== WHAT TO PRODUCE ==
Please find each line in the rows below that contains the string "wall" and copy it out. Matches are case-sensitive.

Saved entries:
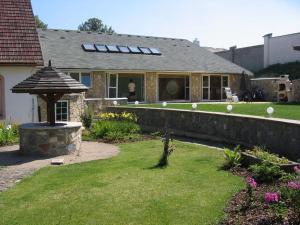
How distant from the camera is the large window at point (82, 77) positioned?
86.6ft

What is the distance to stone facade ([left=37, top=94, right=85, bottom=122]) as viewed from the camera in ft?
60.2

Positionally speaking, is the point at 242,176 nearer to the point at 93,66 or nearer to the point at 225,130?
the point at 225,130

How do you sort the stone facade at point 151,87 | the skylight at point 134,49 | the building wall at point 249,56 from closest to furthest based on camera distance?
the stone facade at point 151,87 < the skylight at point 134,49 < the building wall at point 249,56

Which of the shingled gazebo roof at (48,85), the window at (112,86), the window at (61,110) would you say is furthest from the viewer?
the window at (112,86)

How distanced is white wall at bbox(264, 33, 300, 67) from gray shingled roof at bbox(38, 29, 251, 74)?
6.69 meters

* * *

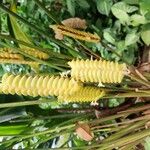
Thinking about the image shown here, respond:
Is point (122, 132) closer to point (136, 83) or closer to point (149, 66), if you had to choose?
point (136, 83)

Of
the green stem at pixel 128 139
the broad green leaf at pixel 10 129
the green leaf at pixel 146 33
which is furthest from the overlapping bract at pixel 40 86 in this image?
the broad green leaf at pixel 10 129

== ANSWER TO THE PROBLEM ==
How do you sort the stone facade at point 151,87 | the skylight at point 134,49 | the building wall at point 249,56 from closest to furthest based on camera distance?
the stone facade at point 151,87 < the skylight at point 134,49 < the building wall at point 249,56
How distanced is white wall at bbox(264, 33, 300, 67) from gray shingled roof at bbox(38, 29, 251, 74)?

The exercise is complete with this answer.